Turn the listing below into a numbered list, starting at the line that contains "What is the measured" and ending at the line that contains "6135 millimetres". Include both of those lines and leave out any blank lines.

#### SOURCE MATERIAL
^^^^^^^^^^^^^^^^
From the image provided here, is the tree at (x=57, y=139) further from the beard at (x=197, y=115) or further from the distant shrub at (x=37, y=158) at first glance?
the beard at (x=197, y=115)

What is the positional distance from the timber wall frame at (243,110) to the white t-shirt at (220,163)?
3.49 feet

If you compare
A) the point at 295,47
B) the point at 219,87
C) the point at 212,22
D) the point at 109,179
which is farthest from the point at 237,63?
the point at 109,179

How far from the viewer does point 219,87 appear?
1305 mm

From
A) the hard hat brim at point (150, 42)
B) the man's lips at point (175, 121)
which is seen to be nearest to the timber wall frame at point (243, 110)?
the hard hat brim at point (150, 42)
^^^^^^^^^^^^^^^^
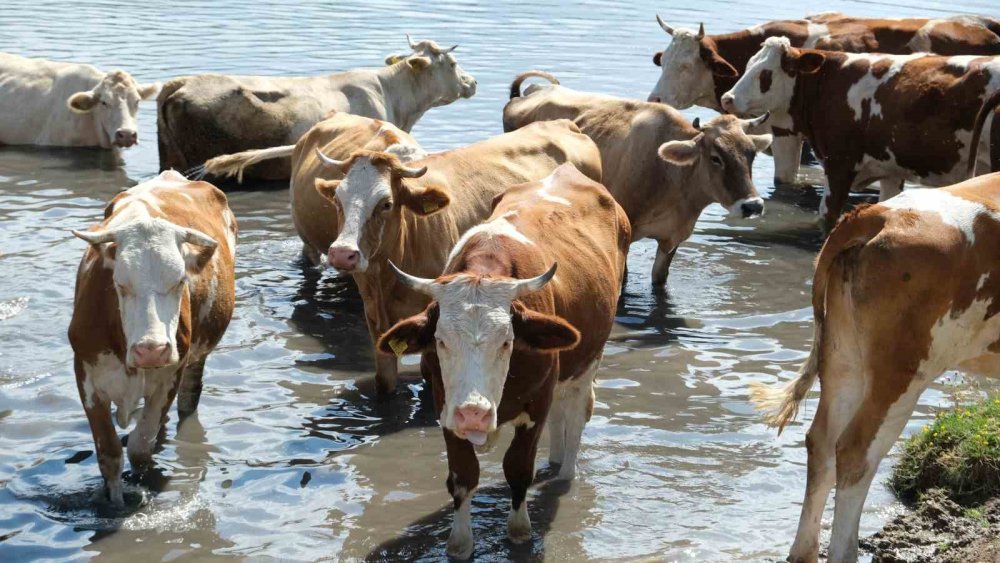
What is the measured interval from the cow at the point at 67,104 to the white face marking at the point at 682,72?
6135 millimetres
^^^^^^^^^^^^^^^^
#### CORRECT RESULT
1. What is the measured interval from the cow at the point at 67,104 to the white face marking at the point at 682,72?
2. 6135 millimetres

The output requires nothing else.